Explain Codes LogoExplain Codes Logo

Group BY and COUNT in PostgreSQL

sql
prompt-engineering
performance
best-practices
Alex KataevbyAlex Kataev·Nov 10, 2024
TLDR

Here's the basic syntax to perform a GROUP BY with COUNT in PostgreSQL:

SELECT column, COUNT(*) AS total FROM table GROUP BY column;

Here's an example where we count order statuses:

SELECT status, COUNT(*) AS total FROM orders GROUP BY status;

This will return the count of each unique status present in the orders table.

Distinct Counts: Uniqueness in Focus

When you're interested in counting distinct values, you'll employ COUNT(DISTINCT column):

SELECT status, COUNT(DISTINCT customer_id) AS unique_customers FROM orders GROUP BY status;

Here each status will correlate to the count of unique customers. It's like turning customers into snowflakes, each one unique!

Performance Tuning: Speedy Gonzales with Indexing

You can reduce query times significantly by creating an index on the columns often used in filtering or joining:

CREATE INDEX idx_column ON table(column);

Consider this the Fast&Furious mode for your PostgreSQL queries.

Avoid Overdoing GROUP BY: Because Moderation is Essential

Avoid resorting to GROUP BY when you're simply counting distinct values. Use COUNT(DISTINCT) instead, like:

SELECT COUNT(DISTINCT customer_id) AS unique_customers FROM orders;

That way the GROUP BY clause takes a vacation, and we get cleaner, perhaps faster code!

Conditional Light Saber: Use the FILTER!

FILTER clause lets you count rows where certain conditions are met:

SELECT status, COUNT(*) FILTER (WHERE refunded) AS refunded_orders, COUNT(*) FILTER (WHERE NOT refunded) AS completed_orders FROM orders GROUP BY status;

Now we're wielding a light saber, nimbly slicing data to count refunded and completed orders for each status.
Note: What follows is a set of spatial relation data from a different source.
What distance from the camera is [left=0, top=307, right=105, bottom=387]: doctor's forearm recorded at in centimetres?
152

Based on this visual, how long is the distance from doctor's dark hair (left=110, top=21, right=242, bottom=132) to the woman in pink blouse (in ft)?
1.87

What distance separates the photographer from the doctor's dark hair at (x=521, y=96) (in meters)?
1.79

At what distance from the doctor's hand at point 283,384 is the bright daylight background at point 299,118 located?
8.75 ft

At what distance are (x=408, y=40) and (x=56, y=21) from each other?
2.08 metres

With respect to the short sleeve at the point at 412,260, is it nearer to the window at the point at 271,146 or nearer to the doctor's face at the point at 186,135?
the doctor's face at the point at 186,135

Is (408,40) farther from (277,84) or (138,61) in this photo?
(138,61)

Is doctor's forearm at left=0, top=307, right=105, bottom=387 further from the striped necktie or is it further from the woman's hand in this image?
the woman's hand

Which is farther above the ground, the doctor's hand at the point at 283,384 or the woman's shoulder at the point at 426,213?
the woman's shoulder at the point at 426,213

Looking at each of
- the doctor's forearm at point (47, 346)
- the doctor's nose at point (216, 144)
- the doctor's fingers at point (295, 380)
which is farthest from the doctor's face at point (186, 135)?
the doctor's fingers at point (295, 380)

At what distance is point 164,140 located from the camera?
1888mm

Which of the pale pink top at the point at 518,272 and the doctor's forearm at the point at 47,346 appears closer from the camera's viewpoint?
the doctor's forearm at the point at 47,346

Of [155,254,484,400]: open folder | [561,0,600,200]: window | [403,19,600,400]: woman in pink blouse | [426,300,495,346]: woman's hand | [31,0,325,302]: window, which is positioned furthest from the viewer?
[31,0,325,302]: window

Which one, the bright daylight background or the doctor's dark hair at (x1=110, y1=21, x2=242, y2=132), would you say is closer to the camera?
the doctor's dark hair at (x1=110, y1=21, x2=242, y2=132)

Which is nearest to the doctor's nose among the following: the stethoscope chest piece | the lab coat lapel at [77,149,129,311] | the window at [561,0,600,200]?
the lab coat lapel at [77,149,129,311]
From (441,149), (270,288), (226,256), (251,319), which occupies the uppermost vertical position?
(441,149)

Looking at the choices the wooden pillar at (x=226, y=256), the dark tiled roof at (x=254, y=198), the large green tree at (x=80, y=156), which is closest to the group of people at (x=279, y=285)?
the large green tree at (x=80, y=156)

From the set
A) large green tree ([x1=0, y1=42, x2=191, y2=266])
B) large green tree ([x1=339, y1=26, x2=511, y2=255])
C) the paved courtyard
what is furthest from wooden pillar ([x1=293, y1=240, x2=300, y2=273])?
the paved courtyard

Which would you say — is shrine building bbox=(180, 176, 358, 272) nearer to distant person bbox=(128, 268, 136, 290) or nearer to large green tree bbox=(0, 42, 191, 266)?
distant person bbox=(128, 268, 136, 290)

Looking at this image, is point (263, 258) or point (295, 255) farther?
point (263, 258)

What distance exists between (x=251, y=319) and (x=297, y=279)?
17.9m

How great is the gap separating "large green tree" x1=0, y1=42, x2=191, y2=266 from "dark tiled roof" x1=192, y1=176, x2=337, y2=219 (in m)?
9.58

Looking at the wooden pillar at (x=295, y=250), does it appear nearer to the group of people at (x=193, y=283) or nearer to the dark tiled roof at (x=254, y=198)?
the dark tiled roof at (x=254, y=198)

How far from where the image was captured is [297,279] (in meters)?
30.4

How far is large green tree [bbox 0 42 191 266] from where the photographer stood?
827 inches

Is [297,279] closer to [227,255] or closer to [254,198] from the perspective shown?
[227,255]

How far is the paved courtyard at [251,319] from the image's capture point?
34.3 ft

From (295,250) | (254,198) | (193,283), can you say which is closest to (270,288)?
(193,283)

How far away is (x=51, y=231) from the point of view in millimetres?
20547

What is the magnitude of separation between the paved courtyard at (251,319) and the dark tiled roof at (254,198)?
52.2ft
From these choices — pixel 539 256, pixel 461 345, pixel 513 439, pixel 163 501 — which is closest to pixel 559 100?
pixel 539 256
CTEs and Window Functions: Our Swiss Army Knife

CTEs help structure the query, while Window Functions allow COUNT over a range of rows. They’re PostgreSQL’s Swiss Army knife.

WITH OrderedStatuses AS ( SELECT status, ROW_NUMBER() OVER(PARTITION BY status ORDER BY order_id) AS row_num FROM orders ) SELECT status, COUNT(row_num) AS total FROM OrderedStatuses GROUP BY status;

Our SQL turned from a blunt blade to a poison-dipped tactical dagger, ranking orders within each status before counting.

EXISTS over Aggregate: The Quickening

Leverage EXISTS when you're merely checking for presence rather than counting. It can be swifter:

SELECT status FROM orders o WHERE EXISTS ( SELECT 1 FROM customers c WHERE c.id = o.customer_id AND c.region = 'Europe' ) GROUP BY status;

This forms groups of orders that have at least one European customer. It's like picking out ripe fruits without actually counting them.